I am new in Haskell, could guys help me how to generating list from 1 to 10.
I tried to make like this:
seqList :: Integer -> [Integer]
seqList 1 = [1]
seqList n = n : seqList(n-1)
The result 10 to 1, not 1 to 10
And second question can we make function as value.
numList :: [Integer]
numList = [1,2..10]
totJum :: Int
totJum = length numList
takeNum :: Int->[Integer]
takeNum totJum
| totJum >= 10 = take 5 numList
| totJum == 10 = numList
With this code, i want to call output if the length from numlist matches the condition.
For the first one you can work with an accumulator: a variable you use to yield a value and each time increment in the recursive call, so:
seqList :: Integer -> [Integer]
seqList n = go 1
where go i
| i <= … = …
| otherwise = …where I leave filling in the … parts as an exercise.

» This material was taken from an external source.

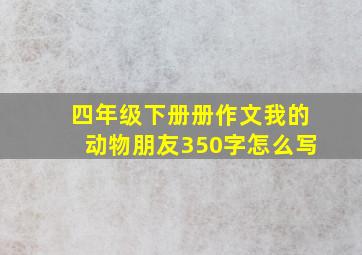 四年级下册册作文我的动物朋友350字怎么写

with this code, I want to call output if the length from numlist matches the condition.
You should not use totJum as a parameter, but just use it in the body of the function, so:
takeNum :: [Integer]
takeNum
| totJum >= 10 = take 5 numList
| totJum == 10 = numList
Note however that here you do not cover the case where totJum is less than or 10. In that case the function will thus error. You thus might want to add an otherwise clause.